• [EXERCISE DIRECTIONS] Print every record below exactly as written.

[Lines of data]
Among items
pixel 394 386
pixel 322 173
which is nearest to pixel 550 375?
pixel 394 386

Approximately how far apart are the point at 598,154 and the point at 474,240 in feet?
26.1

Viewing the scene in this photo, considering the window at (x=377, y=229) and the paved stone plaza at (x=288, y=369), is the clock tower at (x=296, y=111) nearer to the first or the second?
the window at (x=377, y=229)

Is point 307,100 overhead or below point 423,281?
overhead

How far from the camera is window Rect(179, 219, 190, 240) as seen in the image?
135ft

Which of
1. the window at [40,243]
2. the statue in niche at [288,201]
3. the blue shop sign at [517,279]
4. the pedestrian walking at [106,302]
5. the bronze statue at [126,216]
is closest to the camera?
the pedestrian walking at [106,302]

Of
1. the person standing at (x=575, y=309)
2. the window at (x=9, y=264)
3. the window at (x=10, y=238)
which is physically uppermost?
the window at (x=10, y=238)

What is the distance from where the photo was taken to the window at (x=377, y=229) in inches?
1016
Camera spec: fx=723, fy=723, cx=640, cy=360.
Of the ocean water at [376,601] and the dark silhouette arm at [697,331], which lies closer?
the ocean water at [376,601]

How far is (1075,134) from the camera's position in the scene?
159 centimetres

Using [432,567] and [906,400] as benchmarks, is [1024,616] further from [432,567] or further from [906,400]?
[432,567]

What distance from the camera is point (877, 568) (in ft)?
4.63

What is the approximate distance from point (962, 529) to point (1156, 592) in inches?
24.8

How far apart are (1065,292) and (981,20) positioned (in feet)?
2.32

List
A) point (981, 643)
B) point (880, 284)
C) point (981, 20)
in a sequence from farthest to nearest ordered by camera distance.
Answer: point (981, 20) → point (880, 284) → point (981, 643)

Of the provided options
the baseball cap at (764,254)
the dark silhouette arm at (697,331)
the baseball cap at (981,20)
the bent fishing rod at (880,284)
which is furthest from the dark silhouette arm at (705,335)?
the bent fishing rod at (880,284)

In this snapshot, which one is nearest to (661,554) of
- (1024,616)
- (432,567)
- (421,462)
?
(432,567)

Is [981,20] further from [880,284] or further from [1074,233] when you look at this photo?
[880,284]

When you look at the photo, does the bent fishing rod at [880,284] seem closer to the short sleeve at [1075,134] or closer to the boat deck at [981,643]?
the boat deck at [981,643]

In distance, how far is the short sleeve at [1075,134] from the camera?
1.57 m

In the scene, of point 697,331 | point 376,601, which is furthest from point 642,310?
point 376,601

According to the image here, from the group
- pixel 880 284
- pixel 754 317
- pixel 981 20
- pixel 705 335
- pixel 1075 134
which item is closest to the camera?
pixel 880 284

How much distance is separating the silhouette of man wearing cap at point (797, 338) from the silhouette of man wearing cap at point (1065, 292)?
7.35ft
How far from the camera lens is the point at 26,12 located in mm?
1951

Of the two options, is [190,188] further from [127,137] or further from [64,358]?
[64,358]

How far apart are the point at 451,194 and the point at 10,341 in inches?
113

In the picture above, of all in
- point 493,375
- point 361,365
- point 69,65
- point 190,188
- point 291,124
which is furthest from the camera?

• [RESPONSE FOR THIS EXERCISE]
Among items
pixel 394 386
pixel 322 173
which is nearest to pixel 550 375?
pixel 394 386

Approximately how far apart are the point at 598,154 and the point at 474,240 in feet?
26.1

Viewing the scene in this photo, considering the window at (x=377, y=229) and the paved stone plaza at (x=288, y=369), is the clock tower at (x=296, y=111) nearer to the first or the second?
the window at (x=377, y=229)

Is point 307,100 overhead or below point 423,281?
overhead

How far from the camera is window Rect(179, 219, 190, 240) as seen in the image?
135ft

Which of
1. the window at [40,243]
2. the statue in niche at [288,201]
3. the blue shop sign at [517,279]
4. the pedestrian walking at [106,302]
5. the bronze statue at [126,216]
is closest to the camera?
the pedestrian walking at [106,302]

Of
1. the person standing at (x=575, y=309)
2. the window at (x=9, y=264)
3. the window at (x=10, y=238)
which is physically uppermost?
the window at (x=10, y=238)

What is the distance from where the photo was taken to the window at (x=377, y=229) in inches?
1016
Camera spec: fx=723, fy=723, cx=640, cy=360.
Of the ocean water at [376,601] and the dark silhouette arm at [697,331], which lies closer?
the ocean water at [376,601]

How far is (1075,134) from the camera's position in the scene?
159 centimetres

Using [432,567] and [906,400] as benchmarks, is [1024,616] further from [432,567] or further from [906,400]?
[432,567]

What distance from the camera is point (877, 568) (in ft)?
4.63

What is the approximate distance from point (962, 529) to point (1156, 592) in inches?
24.8

How far apart are (1065,292) and (981,20) positioned (in feet)?
2.32

List
A) point (981, 643)
B) point (880, 284)
C) point (981, 20)
in a sequence from farthest to nearest ordered by camera distance.
Answer: point (981, 20) → point (880, 284) → point (981, 643)

Of the provided options
the baseball cap at (764,254)
the dark silhouette arm at (697,331)
the baseball cap at (981,20)
the bent fishing rod at (880,284)
which is furthest from the dark silhouette arm at (705,335)?
the bent fishing rod at (880,284)

In this snapshot, which one is nearest to (661,554) of
- (1024,616)
- (432,567)
- (421,462)
?
(432,567)

Is [981,20] further from [880,284] or further from [1074,233] when you look at this photo?
[880,284]

When you look at the photo, does the bent fishing rod at [880,284] seem closer to the short sleeve at [1075,134] or closer to the boat deck at [981,643]?
the boat deck at [981,643]

In distance, how far is the short sleeve at [1075,134] from the camera?
1.57 m

In the scene, of point 697,331 | point 376,601, which is furthest from point 642,310?
point 376,601

According to the image here, from the group
- pixel 880 284
- pixel 754 317
- pixel 981 20
- pixel 705 335
- pixel 1075 134
which item is closest to the camera?
pixel 880 284

How much distance is separating the silhouette of man wearing cap at point (797, 338) from the silhouette of man wearing cap at point (1065, 292)?
7.35ft
How far from the camera lens is the point at 26,12 located in mm?
1951

Of the two options, is [190,188] further from [127,137] or further from [64,358]?
[64,358]

How far apart are the point at 451,194 and the point at 10,341 in inches?
113

In the picture above, of all in
- point 493,375
- point 361,365
- point 69,65
- point 190,188
- point 291,124
which is furthest from the camera?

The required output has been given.